Ciencia
Un hombre estúpido que desafió a todos los científicos
Así es como Ernest Haeckel nombró a unos de los restos más polémicos de la historia de la paleoantropología: Homo stupidus. Aunque su historia no tiene nada que ver con las fantasías que la época le atribuyó.
Sucedió en un valle, cuando el siglo XIX no había hecho más que comenzar y Europa era presa de las guerras napoleónicas. Los cascos de un caballo exhausto se arrastraban rápidos acariciando el pasto. Sobre el animal se desparramaba el cuerpo de un cosaco malherido, agarrado a su cuello tratando de no perder el equilibrio. Llevaba toda su vida cabalgando, desde que era un niño, día tras día sin importarle el raquitismo que sufría. Tal vez por eso sus piernas habían cogido esa extraña forma, curvándose como para encajar a la perfección en la silla de montar. Sin embargo, en aquel momento no importaba su pericia. Había perdido mucha sangre y el mundo giraba sin control a su alrededor.
Solo hizo falta un momento, apenas cerró los ojos un segundo y resbaló aterrizando de bruces con un sonido seco. El impacto hizo mella en sus articulaciones, retorcidas por la artritis que arrastraba consigo. La punzada no fue nada nuevo, hacía años que sufría tanto que su cara de dolor le había moldeado el cráneo, resaltando su ceño como si fuera el de una bestia. El jinete sin montura se recompuso como pudo y, viendo su final cerca, decidió emplear las últimas fuerzas que le quedaban en arrastrarse colina arriba, entre piedras y lodo hasta llegar a una cueva apartada donde moriría y nadie encontraría su cadáver en casi medio siglo.
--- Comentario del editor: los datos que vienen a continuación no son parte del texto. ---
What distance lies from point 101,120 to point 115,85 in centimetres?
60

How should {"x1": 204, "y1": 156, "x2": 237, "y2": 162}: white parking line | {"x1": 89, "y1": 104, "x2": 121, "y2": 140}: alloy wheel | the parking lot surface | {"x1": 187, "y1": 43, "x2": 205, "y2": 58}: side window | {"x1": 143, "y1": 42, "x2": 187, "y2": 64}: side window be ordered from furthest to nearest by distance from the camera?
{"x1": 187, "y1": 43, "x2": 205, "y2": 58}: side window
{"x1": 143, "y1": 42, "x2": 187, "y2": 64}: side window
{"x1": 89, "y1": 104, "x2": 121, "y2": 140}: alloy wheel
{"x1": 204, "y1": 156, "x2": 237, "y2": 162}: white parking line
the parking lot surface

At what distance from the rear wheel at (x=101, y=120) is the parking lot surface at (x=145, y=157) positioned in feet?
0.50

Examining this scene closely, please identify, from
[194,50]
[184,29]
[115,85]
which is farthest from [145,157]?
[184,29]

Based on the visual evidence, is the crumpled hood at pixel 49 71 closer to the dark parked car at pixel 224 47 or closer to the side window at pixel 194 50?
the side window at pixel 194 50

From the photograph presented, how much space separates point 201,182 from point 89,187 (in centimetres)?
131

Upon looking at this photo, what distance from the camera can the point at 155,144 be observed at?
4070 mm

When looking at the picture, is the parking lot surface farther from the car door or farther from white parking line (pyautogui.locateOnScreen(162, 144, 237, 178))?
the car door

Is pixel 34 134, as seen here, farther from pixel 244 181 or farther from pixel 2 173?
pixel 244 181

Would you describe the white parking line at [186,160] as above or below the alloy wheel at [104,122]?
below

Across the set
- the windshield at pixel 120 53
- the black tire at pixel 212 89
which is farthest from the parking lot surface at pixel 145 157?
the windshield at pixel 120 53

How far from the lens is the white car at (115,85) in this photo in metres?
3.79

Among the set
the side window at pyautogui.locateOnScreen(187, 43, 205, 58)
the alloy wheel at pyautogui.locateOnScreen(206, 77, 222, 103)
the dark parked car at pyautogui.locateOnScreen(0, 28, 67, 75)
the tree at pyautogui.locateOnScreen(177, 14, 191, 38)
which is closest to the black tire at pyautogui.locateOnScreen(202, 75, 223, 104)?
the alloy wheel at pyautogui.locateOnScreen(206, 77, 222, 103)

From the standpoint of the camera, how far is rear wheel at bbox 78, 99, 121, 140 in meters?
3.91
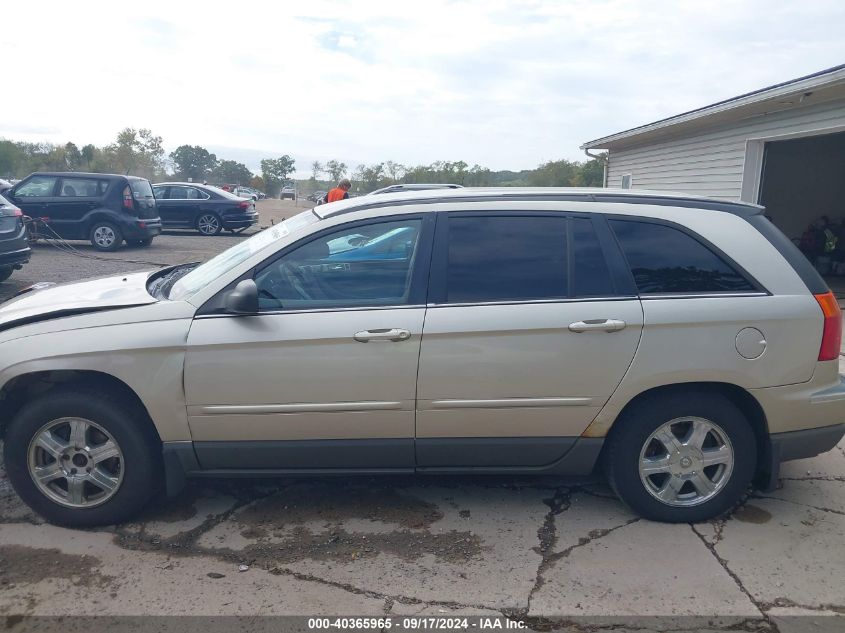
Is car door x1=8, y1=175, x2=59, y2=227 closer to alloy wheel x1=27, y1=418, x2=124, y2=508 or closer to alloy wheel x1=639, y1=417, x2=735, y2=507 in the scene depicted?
alloy wheel x1=27, y1=418, x2=124, y2=508

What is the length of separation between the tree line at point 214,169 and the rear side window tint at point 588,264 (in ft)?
79.4

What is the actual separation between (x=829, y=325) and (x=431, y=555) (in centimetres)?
236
Si has llegado hasta aquí es probable que pienses dos cosas, por un lado “pobre cosaco, le pasaba de todo”. Pero, por otro lado, tal vez haya surgido en ti la duda. ¿Puede ser real todo esto? Lo cierto es que suena a ficción histórica de una calidad bastante deplorable, pero es más o menos lo que se pensó al encontrar los restos del antes conocido como “Homo stupidus”
El Valle de Neander
Los huesos de nuestro presunto cosaco fueron descubiertos en 1856, en Alemania. Unos mineros italianos estaban trabajando en la cueva de Feldhofer, extrayendo la piedra caliza por la que el valle se había hecho conocido durante el siglo XIX. Excavando en su interior, bajo más de medio metro de tierra, asomaron unos extraños huesos. Al verlos, los trabajadores llamaron al dueño de la cueva, Wilhelm Beckershoff, quien no dudó en catalogarlos como los restos de un oso cavernario.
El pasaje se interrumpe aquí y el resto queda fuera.